A White House request for an art loan last year went straight down the toilet.
Guggenheim Museum artistic director and chief curator Nancy Spector has been an outspoken critic of Donald Trump’s administration on social media. So when a request to borrow a Van Gogh canvas came in from the White House, she took a page from The Art of the Deal and made a counteroffer.
On September 15, Spector emailed Donna Hayashi Smith of the White House’s Office of the Curator with a suggestion of an artwork that might be a better fit for the Trump White House, reports the Washington Post: No, you can’t have Van Gogh’s Landscape With Snow (1888). How about America (2017) instead?
That work’s message is clear to the point of being a bit on the nose: Cattelan told a Guggenheim blogger that the piece is “one-percent art for the ninety-nine percent,” a sardonic commentary on wealth inequality in the world’s wealthiest country.
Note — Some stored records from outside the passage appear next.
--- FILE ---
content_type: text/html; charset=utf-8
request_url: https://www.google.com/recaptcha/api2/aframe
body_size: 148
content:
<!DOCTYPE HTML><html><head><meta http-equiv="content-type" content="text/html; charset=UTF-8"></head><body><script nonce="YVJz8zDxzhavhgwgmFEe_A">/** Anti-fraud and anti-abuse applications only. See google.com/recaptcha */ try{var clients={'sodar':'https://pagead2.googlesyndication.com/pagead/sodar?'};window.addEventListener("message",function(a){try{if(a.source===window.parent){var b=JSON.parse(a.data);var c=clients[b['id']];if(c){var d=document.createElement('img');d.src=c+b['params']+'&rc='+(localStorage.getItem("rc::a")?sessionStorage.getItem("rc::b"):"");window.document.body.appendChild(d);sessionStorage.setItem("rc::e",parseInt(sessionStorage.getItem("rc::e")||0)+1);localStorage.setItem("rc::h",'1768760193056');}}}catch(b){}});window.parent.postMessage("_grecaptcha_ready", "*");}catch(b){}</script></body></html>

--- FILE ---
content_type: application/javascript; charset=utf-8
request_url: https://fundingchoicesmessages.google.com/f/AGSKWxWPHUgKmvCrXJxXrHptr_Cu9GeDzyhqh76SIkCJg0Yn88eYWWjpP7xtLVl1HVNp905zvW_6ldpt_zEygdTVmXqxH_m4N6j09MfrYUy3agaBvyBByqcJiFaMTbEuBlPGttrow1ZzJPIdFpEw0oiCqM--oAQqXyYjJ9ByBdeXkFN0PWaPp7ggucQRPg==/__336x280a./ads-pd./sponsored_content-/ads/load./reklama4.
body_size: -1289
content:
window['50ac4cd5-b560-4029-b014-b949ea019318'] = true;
The toilet was subsequently available in a Guggenheim lavatory for use by the museum-going public.
According to Spector, the toilet was available “should the President and First Lady have any interest in installing it in the White House,” says an email obtained by the Post. She added that the artist “would like to offer it to the White House for a long-term loan.” (A press representative for the museum said she had no further information to offer; the White House did not immediately respond to a request for comment.)
As the Post also points out, Spector employed another artwork to proclaim her loyalty to the anti-Trump Resistance just after the election, electing a black-and-white Robert Mapplethorpe photograph of a fraying American flag for an Instagram post.
Spector’s gesture of using a Cattelan work to needle a figure of global power fits in nicely with other Cattelan works that have depicted the great and not-so-great men of history brought low. Three of his sculptures provide a kind of hat trick of rebelliousness: Him (2001) shows a miniature Adolf Hitler, humbly kneeling in prayer; La Nona Ora (The Ninth Hour), from 1999, depicts a grimacing Pope John Paul II, felled by a meteorite; and Now (2004) is a rendition of John F. Kennedy in a coffin, his head intact but, weirdly, barefoot.
Telling the Post about the meaning of the proposed loan, Cattelan was characteristically opaque: “What’s the point of our life? Everything seems absurd until we die and then it makes sense.”
He then politely hung up on the reporter.